Model Prediction#

After converting a source model to a Core ML model, you can evaluate the Core ML model by verifying that the predictions made by the Core ML model match the predictions made by the source model.

The following example makes predictions for the HousePricer.mlmodel using the predict() method.

import coremltools as ct

# Load the model
model = ct.models.MLModel('HousePricer.mlmodel')

# Make predictions
predictions = model.predict({'bedroom': 1.0, 'bath': 1.0, 'size': 1240})

macOS Required for Model Prediction

For the prediction API, coremltools interacts with the Core ML framework which is available on macOS only. The prediction API is not available on Linux.

However, Core ML models can be imported and executed with TVM, which may provide a way to test Core ML models on non-macOS systems.

Types of Inputs and Outputs#

Core ML supports several feature types for inputs and outputs. The following are two feature types that are commonly used with neural network models:

ArrayFeatureType, which maps to the MLMultiArray Feature Value in Swift
ImageFeatureType, which maps to the Image Feature Value in Swift

When using the Core ML model in your Xcode app, use an MLFeatureValue, which wraps an underlying value and bundles it with that value’s type, represented by MLFeatureType.

To evaluate a Core ML model in python using the predict() method, use one of the following inputs:

For a multi-array, use a NumPy array.
For an image, use a PIL image python object.

Learn More About Image Input and Output

To learn how to work with images and achieve better performance and more convenience, see Image Input and Output.

Specifying Compute Units#

If you don’t specify compute units when converting or loading a model, all compute units available on the device are used for execution including the Neural Engine (NE), the CPU, and the graphics processing unit (GPU).

You can control which compute unit the model runs on by setting the compute_units argument when converting a model (with coremltools.convert()) or loading a model (with coremltools.models.MLModel).

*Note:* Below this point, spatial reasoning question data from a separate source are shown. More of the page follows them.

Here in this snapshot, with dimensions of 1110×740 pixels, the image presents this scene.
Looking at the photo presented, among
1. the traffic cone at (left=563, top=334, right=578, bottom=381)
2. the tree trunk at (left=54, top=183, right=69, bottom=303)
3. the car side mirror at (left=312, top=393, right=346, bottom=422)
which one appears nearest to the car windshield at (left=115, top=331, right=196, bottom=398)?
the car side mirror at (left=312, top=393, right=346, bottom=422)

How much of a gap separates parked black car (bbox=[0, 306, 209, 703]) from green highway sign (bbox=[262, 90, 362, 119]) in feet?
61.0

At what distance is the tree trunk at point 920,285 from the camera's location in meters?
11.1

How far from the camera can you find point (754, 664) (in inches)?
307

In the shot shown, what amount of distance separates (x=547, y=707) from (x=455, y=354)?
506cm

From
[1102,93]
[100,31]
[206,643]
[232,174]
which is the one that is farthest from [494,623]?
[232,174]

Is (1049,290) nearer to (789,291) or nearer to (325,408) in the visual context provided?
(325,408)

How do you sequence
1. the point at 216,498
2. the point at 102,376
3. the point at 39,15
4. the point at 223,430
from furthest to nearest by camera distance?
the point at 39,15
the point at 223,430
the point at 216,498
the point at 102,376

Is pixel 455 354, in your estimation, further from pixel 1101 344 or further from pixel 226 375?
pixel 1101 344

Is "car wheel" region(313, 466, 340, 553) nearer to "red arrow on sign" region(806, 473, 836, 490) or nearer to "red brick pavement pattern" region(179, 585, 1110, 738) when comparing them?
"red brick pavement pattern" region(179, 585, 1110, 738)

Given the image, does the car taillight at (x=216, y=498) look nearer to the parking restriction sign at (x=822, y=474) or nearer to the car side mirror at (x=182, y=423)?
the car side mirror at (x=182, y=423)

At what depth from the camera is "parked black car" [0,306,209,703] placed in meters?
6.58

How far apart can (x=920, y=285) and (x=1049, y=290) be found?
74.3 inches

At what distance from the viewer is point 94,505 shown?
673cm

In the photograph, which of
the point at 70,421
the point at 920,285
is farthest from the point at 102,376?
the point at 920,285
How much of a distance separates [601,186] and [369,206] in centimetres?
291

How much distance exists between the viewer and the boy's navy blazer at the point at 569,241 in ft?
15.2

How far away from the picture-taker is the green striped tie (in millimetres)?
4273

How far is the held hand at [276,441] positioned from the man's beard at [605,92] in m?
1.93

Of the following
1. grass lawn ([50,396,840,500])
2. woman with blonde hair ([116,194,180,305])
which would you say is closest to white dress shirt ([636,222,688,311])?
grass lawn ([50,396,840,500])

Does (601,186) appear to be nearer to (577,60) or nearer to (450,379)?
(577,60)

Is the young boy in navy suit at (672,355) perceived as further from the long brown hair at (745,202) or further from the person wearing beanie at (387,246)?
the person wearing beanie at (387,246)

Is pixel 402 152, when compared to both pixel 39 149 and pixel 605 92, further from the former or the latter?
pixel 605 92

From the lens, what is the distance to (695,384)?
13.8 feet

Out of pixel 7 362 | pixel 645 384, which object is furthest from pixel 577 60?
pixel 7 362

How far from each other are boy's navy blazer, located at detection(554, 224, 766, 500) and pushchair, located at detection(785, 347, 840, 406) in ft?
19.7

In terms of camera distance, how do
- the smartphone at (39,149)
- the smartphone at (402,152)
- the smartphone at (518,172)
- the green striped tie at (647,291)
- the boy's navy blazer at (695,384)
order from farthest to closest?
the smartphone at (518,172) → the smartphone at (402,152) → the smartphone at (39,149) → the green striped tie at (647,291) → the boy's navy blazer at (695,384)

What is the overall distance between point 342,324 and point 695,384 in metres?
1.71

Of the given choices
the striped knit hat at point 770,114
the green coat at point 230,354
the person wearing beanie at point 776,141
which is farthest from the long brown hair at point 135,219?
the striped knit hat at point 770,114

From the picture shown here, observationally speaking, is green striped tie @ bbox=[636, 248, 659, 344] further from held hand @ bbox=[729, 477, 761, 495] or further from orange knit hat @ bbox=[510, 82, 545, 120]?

Calling predict() on the converted or loaded model restricts the model to use only the specific compute units for execution.

For example, the following sets the compute units to CPU only when loading the model:

model = ct.model.MLModel('path/to/the/saved/model.mlmodel', compute_units=ct.ComputeUnit.CPU_ONLY)

Deprecated Flag

In previous versions of coremltools, you would restrict execution to the CPU by specifying the useCPUOnly=True flag. This flag is now deprecated. Instead, use the compute_units parameter .

For more information and values for this parameter, see Set the Compute Units.

Multi-array Prediction#

A model that takes a MultiArray input requires a NumPy array as an input with the predict() call. For example:

import coremltools as ct
import numpy as np

model = ct.models.MLModel('path/to/the/saved/model.mlmodel')

# Print input description to get input shape.
print(model.get_spec().description.input)

input_shape = (...) # insert correct shape of the input

# Call predict.
output_dict = model.predict({'input_name': np.random.rand(*input_shape)})

Image Prediction#

A model that takes an image input requires a PIL image as an input with the predict() call. For example:

import coremltools as ct
import numpy as np
import PIL.Image

# Load a model whose input type is "Image".
model = ct.models.MLModel('path/to/the/saved/model.mlmodel')

Height = 20  # use the correct input image height
Width = 60  # use the correct input image width


# Scenario 1: load an image from disk.
def load_image(path, resize_to=None):
    # resize_to: (Width, Height)
    img = PIL.Image.open(path)
    if resize_to is not None:
        img = img.resize(resize_to, PIL.Image.ANTIALIAS)
    img_np = np.array(img).astype(np.float32)
    return img_np, img


# Load the image and resize using PIL utilities.
_, img = load_image('/path/to/image.jpg', resize_to=(Width, Height))
out_dict = model.predict({'image': img})

# Scenario 2: load an image from a NumPy array.
shape = (Height, Width, 3)  # height x width x RGB
data = np.zeros(shape, dtype=np.uint8)
# manipulate NumPy data
pil_img = PIL.Image.fromarray(data)
out_dict = model.predict({'image': pil_img})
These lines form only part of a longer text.